## What you have to do
Collect every line in the rows below that contains the string "shingled" and copy each one out in full.

## start Data provided

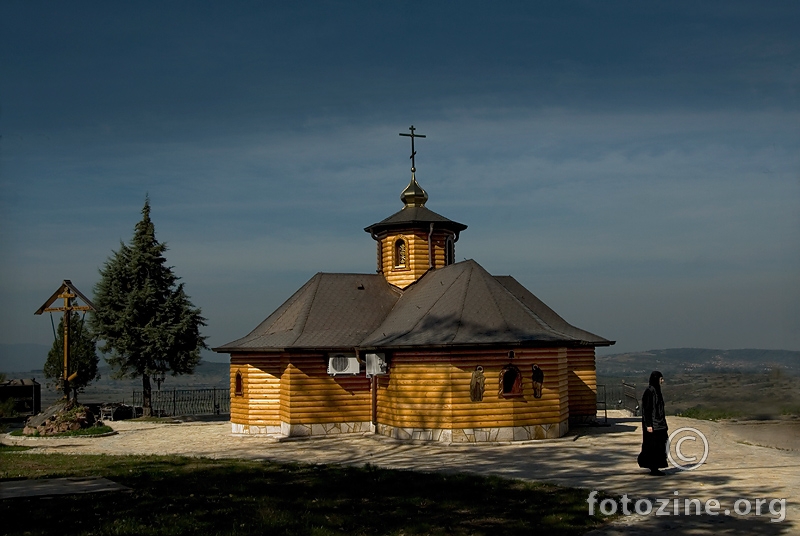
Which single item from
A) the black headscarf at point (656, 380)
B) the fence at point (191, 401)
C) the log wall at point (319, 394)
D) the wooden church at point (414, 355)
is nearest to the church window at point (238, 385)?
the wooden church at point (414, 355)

## end Data provided
## start Data provided

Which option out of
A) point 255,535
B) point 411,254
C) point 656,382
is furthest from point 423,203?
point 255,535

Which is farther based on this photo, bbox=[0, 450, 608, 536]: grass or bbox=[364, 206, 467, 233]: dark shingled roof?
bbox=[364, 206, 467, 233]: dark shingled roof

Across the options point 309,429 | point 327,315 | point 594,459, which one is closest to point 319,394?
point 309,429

## end Data provided

## Task output
Which is farther based on this photo, bbox=[0, 450, 608, 536]: grass or bbox=[364, 206, 467, 233]: dark shingled roof?
bbox=[364, 206, 467, 233]: dark shingled roof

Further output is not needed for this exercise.